17. A composition according to any of claims 2-16, further characterized in that said reaction product is present in an amount of 0.001% to 10%, preferably 0.005% to 5%, and most preferred 0.01% to 2% by weight of the composition.

18. A compound or a composition according to any of claims 1-17, further characterized in that said active compound is selected from a flavoring ingredient of ketone or aldehyde type, a pharmaceutical active ingredient of ketone or aldehyde type, a agent for biological control of ketone or aldehyde type, a perfume component of ketone or aldehyde type, a cooling agent of ketone or aldehyde type and of mixtures thereof.

19. A reaction product or composition according to claim 1-18, further characterized in that said active component is a repellent for insects and / or moths, preferably selected from citronellal, citral, N, N-diethylmethaltoluamide, Rotundial 8- acetoxycarvotanacenone, and mixtures thereof.

20. A reaction product or composition according to claim 1-19, further characterized in that said active component is an antimicrobial, preferably selected from Glutaraldehyde, cinnamaldehyde, and mixtures thereof.

21. A compound or a composition according to claim 18, further characterized in that said active component is a perfume aldehyde, which is preferably selected from 1 -decanal, benzaldehyde, florhidral, 2,4-dimethyl-3-cyclohexen -1-carboxaldehyde, cis / trans-3,7-dimethyl-2,6-octadien-1 -al, heliotropin, 2,4,6-trimethyl-3-cyclohexene-1-carboxaldehyde, 2,6-nonadienal, aldehyde alpha-n-amylcinnamic, alpha-n-hexyl cinnamic aldehyde, PT Bucinal, liral, cimal, methylnonylacetaldehyde, hexanal, trans-2-hexenal, and mixtures thereof.

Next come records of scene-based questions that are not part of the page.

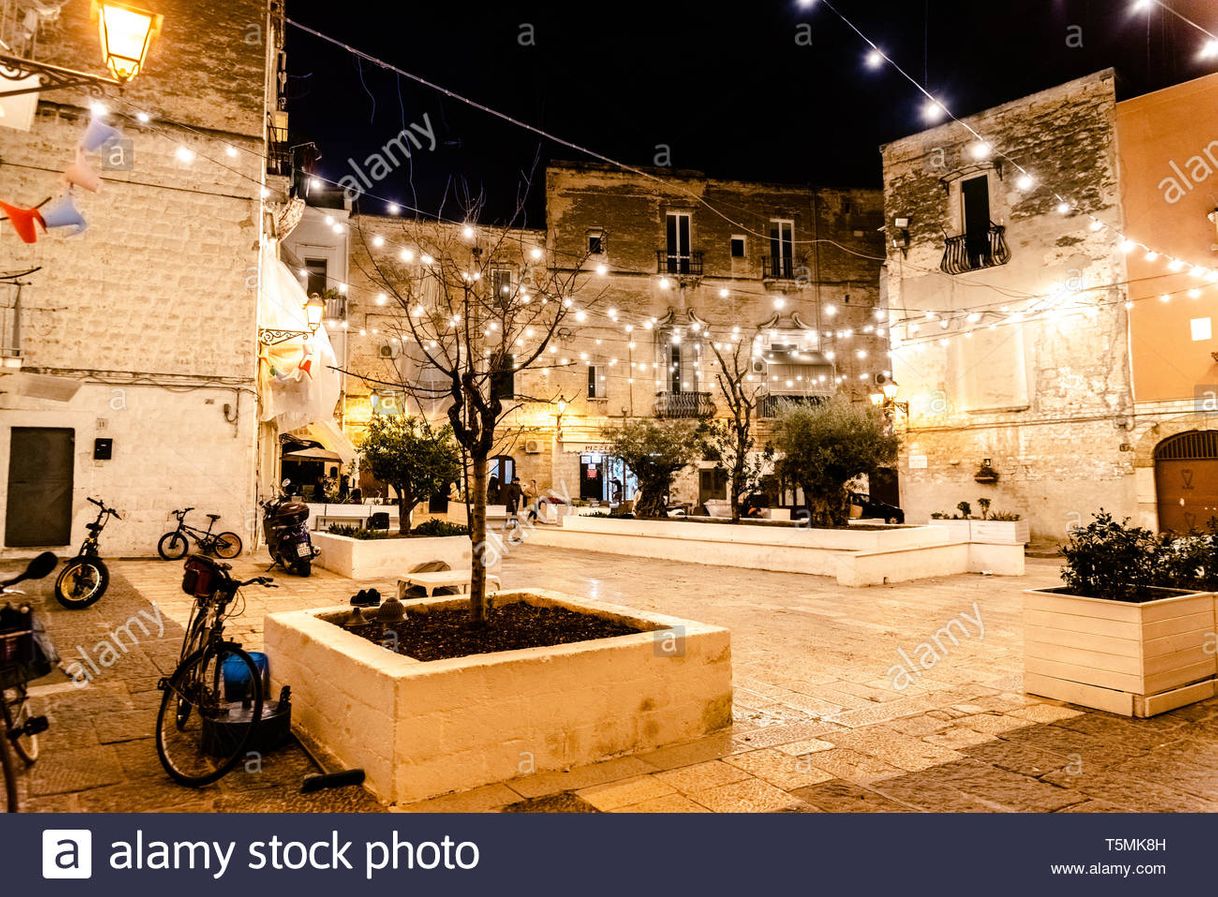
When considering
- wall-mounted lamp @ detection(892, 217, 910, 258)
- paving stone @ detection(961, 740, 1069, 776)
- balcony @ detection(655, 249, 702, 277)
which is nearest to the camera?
paving stone @ detection(961, 740, 1069, 776)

22. A compound or a composition according to claim 18, further characterized in that said active component is a perfume ketone that is preferably selected from Alfa-Damascona, Delta-Damascone, Iso-Damascone, Carvone, Gamma-Methionone, Iso-E-Super, 2,4,4,7-Tetramethyl-Oct-6-En-3-Ona, Benzylacetone, Beta Damascone, Damascenone, Methyldihydrojasmonate, methylredrilone, and mixtures thereof.

23. A compound or a composition according to claim 18, further characterized in that said perfume has an Odor Detection Threshold less than or equal to 1 ppm, preferably less than or equal to 10 ppb.

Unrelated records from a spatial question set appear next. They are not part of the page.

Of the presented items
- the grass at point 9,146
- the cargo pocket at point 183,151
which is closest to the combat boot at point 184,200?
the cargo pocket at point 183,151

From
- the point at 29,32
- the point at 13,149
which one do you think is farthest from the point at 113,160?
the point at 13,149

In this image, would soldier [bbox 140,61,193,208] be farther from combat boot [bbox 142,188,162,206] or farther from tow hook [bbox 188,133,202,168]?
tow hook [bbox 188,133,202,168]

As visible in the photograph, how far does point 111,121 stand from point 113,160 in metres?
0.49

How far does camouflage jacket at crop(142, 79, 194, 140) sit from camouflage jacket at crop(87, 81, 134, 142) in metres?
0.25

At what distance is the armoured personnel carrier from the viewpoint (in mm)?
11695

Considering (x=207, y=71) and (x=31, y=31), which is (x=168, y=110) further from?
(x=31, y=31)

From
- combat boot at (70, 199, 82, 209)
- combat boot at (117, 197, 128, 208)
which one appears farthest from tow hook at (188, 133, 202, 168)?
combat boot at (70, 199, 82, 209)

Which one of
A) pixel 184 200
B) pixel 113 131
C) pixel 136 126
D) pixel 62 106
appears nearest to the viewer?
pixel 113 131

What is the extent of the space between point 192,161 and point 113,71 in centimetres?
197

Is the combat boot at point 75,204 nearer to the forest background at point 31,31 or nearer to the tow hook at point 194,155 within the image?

24. A compound or a composition according to claim 23, further characterized in that said perfume is selected from undecylenic aldehyde, gamma-undecalactone, heliotropin, gamma-dodecalactone, p-anisic aldehyde, para-hydroxy-phenyl-butanone, cimal , benzylacetone, alpha-ionone, pt bucinal, damascenone, beta-ionone and methyl-nonyl-ketone, and mixtures thereof.

25. A method of delivering residual fragrance to a surface, comprising the steps of contacting said surface with a reaction product between a primary and / or secondary amine compound and an active component selected from an aldehyde. or a ketone and mixtures or composition thereof as defined in any of claims 1-24, and then contacting the treated surface with a material, so that the amine-type reaction product is released.

26. A method according to claim 25, further characterized in that said material is water.

27. The use of a compound as defined in any of claims 1-15 or 18-24, for the manufacture of a composition for supplying residual active compound on a surface on which it is applied.

28. The use according to claim 27, wherein said surface is a fabric.